• Texte à lire:
---

« On va s’aimer » a défrayé la chronique pour des raisons bien éloignées de la musique : accusés de plagiat, Gilbert Montagné et Didier Barbelivien ont été condamnés en octobre 2024 à verser 1,6 millions d’Euros à un obscur inconnu.
Alors ? Véritable plagiat ou opération juteuse ? Je vous dis tout dans cet article !
Mais d’abord, les paroles !
Les paroles de « On va s’aimer »
COUPLET 1
On va s’aimer
À toucher le ciel
Se séparer
À brûler nos ailes
Se retrouver
Comme les hirondelles
On va s’aimer
Tellement tu es belle
On va jeter
Les clés d’la maison
On va rêver
À d’autres saisons
On va quitter
Ces murs de prison
REFRAIN
On va s’aimer
Sur une étoile ou sur un oreiller
Au fond d’un train ou dans un vieux grenier
Je veux découvrir ton visage
Où l’amour est né
On va s’aimer
Dans un avion, sur le pont d’un bateau
On va s’aimer à se brûler la peau
À s’envoler, toujours, toujours plus haut
Où l’amour est beau
COUPLET 2
On va s’aimer
Aux marches des églises
Se réchauffer
Au cœur des banquises
Se murmurer
Toutes ces bêtises
On va s’aimer
J’aime que tu dises
On va partir
Au bout d’une île
Pour découvrir
L’habit fragile
Se découvrir
Amoureux encore
REFRAIN ad lib
Carte d’identité de la chanson
D’habitude, cette partie de l’article est la plus simple : on y trouve qui a fait quoi et puis voilà.
Mais cette fois-ci, c’est ici que les ennuis commencent !
Année de sortie : 1983
Auteur : Didier Barbelivien
Compositeur : heu… ben… Gilbert Montagné ? Et peut-être Gianni Nazzaro ? Ou plutôt Michel Cywie ?
Et si on écoutait avant de trancher ? Il parait que la musique adoucit les moeurs ? Tu parles !
L’histoire de « On va s’aimer »
Gilbert Montagné, c’est le Mozart de la pop, en mieux.
Déjà, contrairement à pas mal de stars, il est issu d’une famille modeste.
Gilbert est un bébé prématuré. Il est donc placé en couveuse à la naissance.
Seulement voilà, les médecins se plantent dans les réglages et envoient un « air » trop oxygéné. Résultats : ses yeux sont brûlés et il deviendra aveugle !
Le moins que l’on puisse dire est que Gilbert ne démarre pas avec toutes les chances de son côté !

---

• Données fournies:

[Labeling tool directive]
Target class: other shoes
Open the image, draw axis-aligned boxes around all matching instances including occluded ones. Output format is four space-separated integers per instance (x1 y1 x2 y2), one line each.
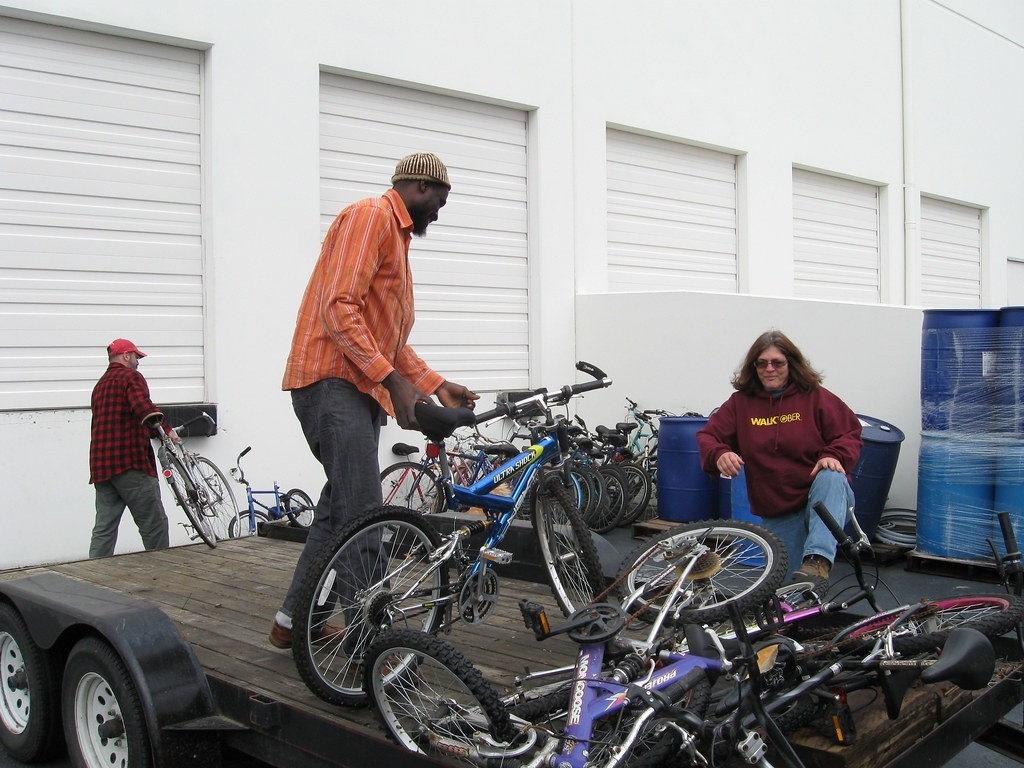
793 556 831 580
347 654 422 685
268 619 346 649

---

• Consignes:
1 > Restituez à l'identique le passage de l'article sur la chanson « On va s'aimer » qui s'ouvre sur les mots contenant « Et si on écoutait » et se clôt sur « de son côté ! ».
2 > Rédigez la suite de l'article consacré à la chanson « On va s'aimer » en reprenant après sa dernière phrase.

• Réponses attendues:
1 >
Et si on écoutait avant de trancher ? Il parait que la musique adoucit les moeurs ? Tu parles !
L’histoire de « On va s’aimer »
Gilbert Montagné, c’est le Mozart de la pop, en mieux.
Déjà, contrairement à pas mal de stars, il est issu d’une famille modeste.
Gilbert est un bébé prématuré. Il est donc placé en couveuse à la naissance.
Seulement voilà, les médecins se plantent dans les réglages et envoient un « air » trop oxygéné. Résultats : ses yeux sont brûlés et il deviendra aveugle !
Le moins que l’on puisse dire est que Gilbert ne démarre pas avec toutes les chances de son côté !

2 >
Et pourtant ! Son enthousiasme et son génie musical, mis au service de la pop, lui permettent d’enregistrer son premier disque à 16 ans, d’accompagner ensuite les plus grands musiciens, puis d’enregistrer à 19 ans le tube planétaire « The Fool » (700.000 exemplaires).
Il enchaine trois albums prestigieux dans la foulée. Tout cela va très vite !
Trop vite pour Gilbert qui choisit de fuir cette notoriété étouffante pour retrouver un peu d’anonymat aux USA.
En 1979, c’est le tôlier, Johnny Hallyday en personne qui revient le chercher ! Il le veut comme pianiste.
Parce qu’à ce moment-là, Gilbert Montagné, on se l’arrache ! C’est un instrumentiste génial.
Mais pas que ! Il est aussi un compositeur hors pair : musiques de films, musiques de pub (l’ami Ricoré, c’est lui !), rien ne lui résiste !
La suite, on la connait : revenu sur le devant de la scène, il enregistre en 1984 « On va s’aimer ». Il a 34 ans.
Et là, rebelote ! c’est le tube ! 700.000 exemplaires vendus rien qu’en France ! La chanson passe dans toutes les discothèques et devient disque d’or.
Seulement voilà… Un certain Gianni Nazzaro avait sorti en 1977 une obscure chanson intitulée « Une fille de France », dont le refrain ressemble (en moche) à celui de Gilbert Montagné.
Vous ne connaissiez pas Gianni Nazzaro ? Ben moi non plus !
Pour la peine, je vous propose de découvrir ce chef d’oeuvre ! Notez la position des sourcils et la serviette de table à pois en guise de cravate !
Bon, je vous passe le détail de la bataille judiciaire franco-italienne qui s’ensuivra, mais voici quelques faits :
En 2003, Gilbert Montagné, qui s’est aperçu entretemps de l’existence de « Une Fille de France » se dit :
« Ah ben flûte alors ! Je ne voudrais pas qu’on me pique ma chanson (il avait déjà été copié sans autorisation pour une pub Flunch toute pourrie) je vais protéger ma création ! »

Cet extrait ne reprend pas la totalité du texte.